Il loro stand al METS (la grande fiera degli accessori nautici di Amsterdam) è un po’ defilato ed è un peccato perché quello che propongono è molto interessante. La chiglia telescopica non è una novità, ma il sistema “Keel Servant”, ideato in quel di San Giorgio di Nogaro (Udine), è il primo che sfrutta un motore elettrico anziché idraulico.

Il meccanismo si adatta a un’ampia gamma di dimensioni, per sistemi a chiglia telescopica costituiti da una pinna fissa ed un bulbo sollevabile: “Noi ci occupiamo del sistema di sollevamento”, mi racconta Katiuscia Lanza di The Keel Servant, “e possiamo assicurarvi che la presenza di questo non influisce in alcun modo sul disegno e le prestazioni della chiglia stessa”.

COME FUNZIONA
Come funziona quindi il sistema, “ideale per barche da 40’ a 80, con consumi trascurabili’”, che vi garantisce l’accesso anche in acque basse visto che di fatto “a chiglia sollevata pescherete la metà”?

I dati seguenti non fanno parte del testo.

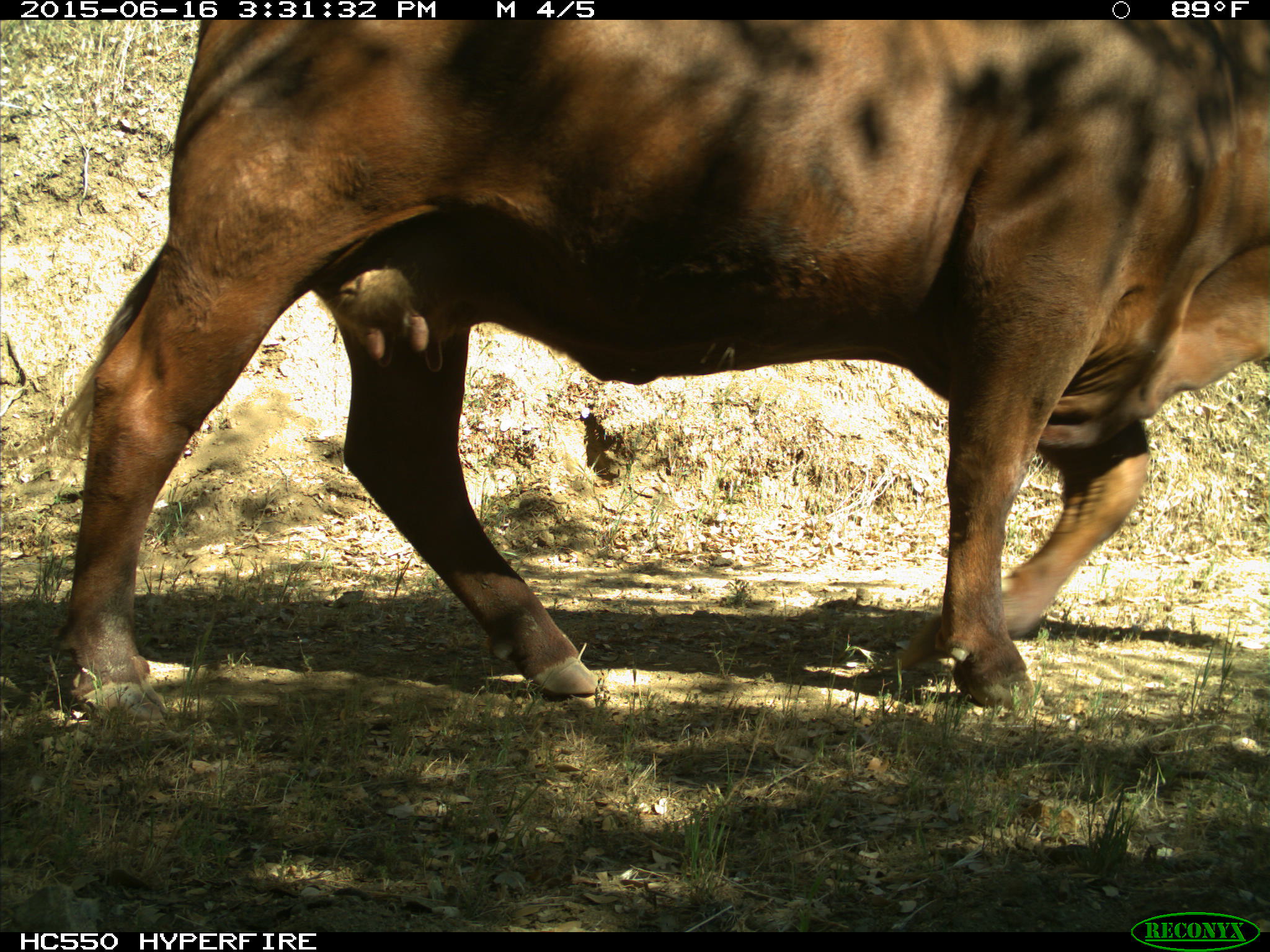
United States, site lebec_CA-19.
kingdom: Animalia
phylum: Chordata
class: Mammalia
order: Artiodactyla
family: Bovidae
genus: Bos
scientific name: Bos taurus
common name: domestic cow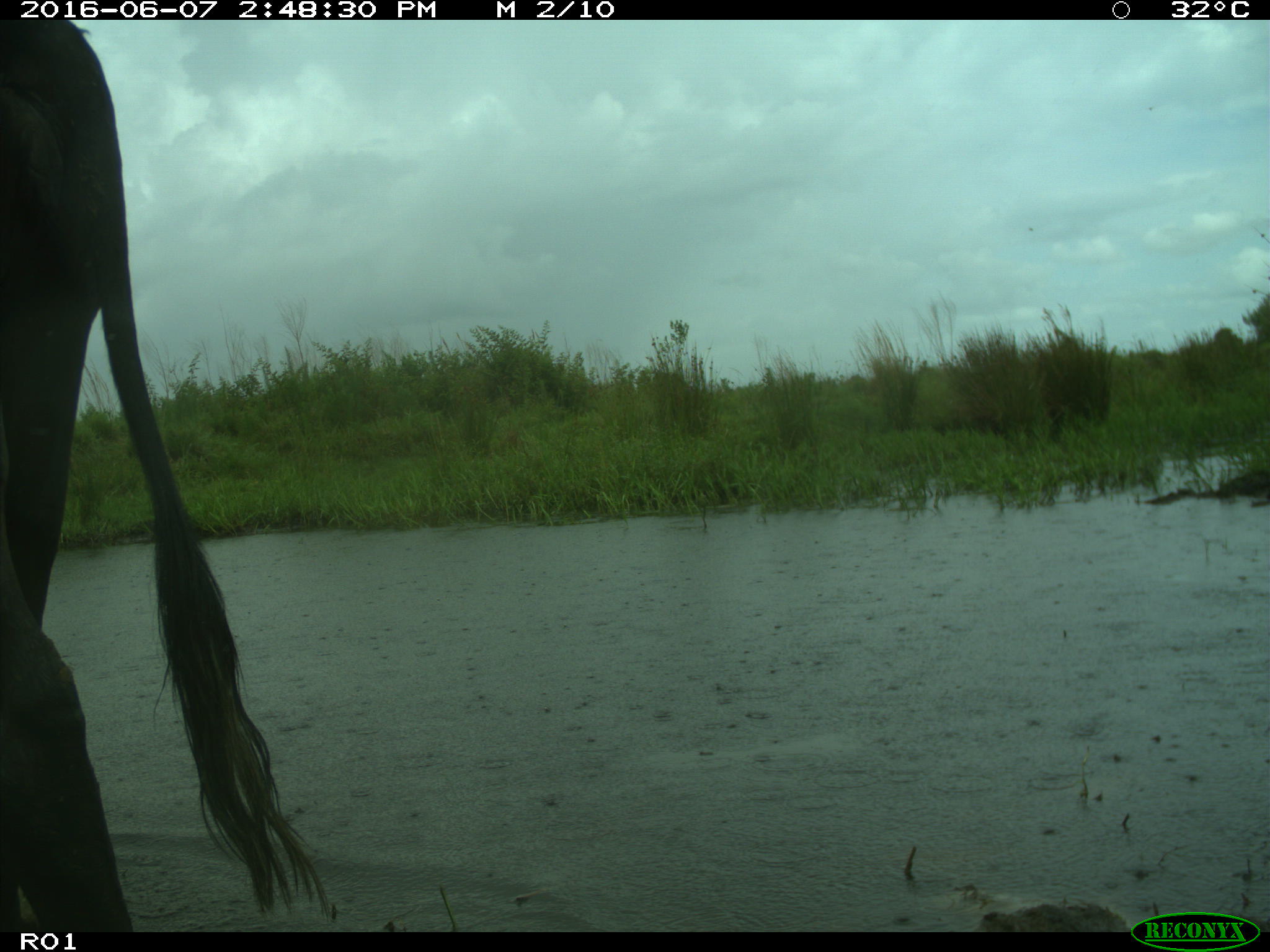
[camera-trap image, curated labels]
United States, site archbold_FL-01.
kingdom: Animalia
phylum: Chordata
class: Mammalia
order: Artiodactyla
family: Bovidae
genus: Bos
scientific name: Bos taurus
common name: domestic cow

Il meccanismo di sollevamento si compone di un fusto a sezione rettangolare, azionato da un martinetto elettromeccanico a vite senza fine che scorre in una sede (camicia) inserita e fissata nella pinna fissa della chiglia. Il sistema viene montato su una pinna fissa progettata con un’apposita sede a sezione rettangolare, per ricevere la camicia fissa del meccanismo.

Il bulbo viene collegato mediante una coppia di flange, una delle quali è solidale con il fusto scorrevole del meccanismo e l’altra viene inserita in fusione nel bulbo. Una carenatura in vetroresina viene avvitata al bulbo e si accoppia a cannocchiale con la pinna per ricostituire il profilo idrodinamico nella parte scorrevole.

In parole povere, il motore sta in una “scatola” meno ingombrante rispetto alla scassa prevista da un sistema idraulico: “L’altezza del ‘contenitore’, sottocoperta, è compresa mediamente tra i 500 e gli 800 millimetri”. Il montaggio è molto semplice. Solo due cavi di potenza a 12V o 24V, e il collegamento dei pannelli di comando locale ed in plancia. Il sistema originale di pattini di guida, poi, garantisce un movimento molto regolare senza vibrazioni e le posizioni a fine corsa sono bloccate, senza possibilità di “scampanii” e rumori in navigazione e all’ancora.

The Keel Servant è prodotto in tre modelli standard (il più leggero, TKS10, pesa 800 kg), ma l’azienda lavora molto con soluzioni “custom”. La deriva può essere azionata manualmente in caso di emergenza, con uno sforzo limitato o con un elettroutensile portatile.


I VANTAGGI DEL SISTEMA

Secondo l’azienda, sono molti i vantaggi del sistema, non rispetto a una chiglia telescopica idraulica ma anche rispetto a una tradizionale ad immersione ridotta:

• Peso della zavorra inferiore fino al 30% rispetto alle classiche chiglie a immersione ridotta.
• Maggior momento raddrizzante, con possibilità di tenere più tela a riva e quindi di adottare un piano velico più potente.
• Un angolo di bolina molto migliore, grazie alle migliori caratteristiche idrodinamiche di una deriva a corda corta.
• Possibilità di sollevare la chiglia alle andature portanti, riducendo la resistenza idrodinamica e aumentando la velocità, a parità di piano velico.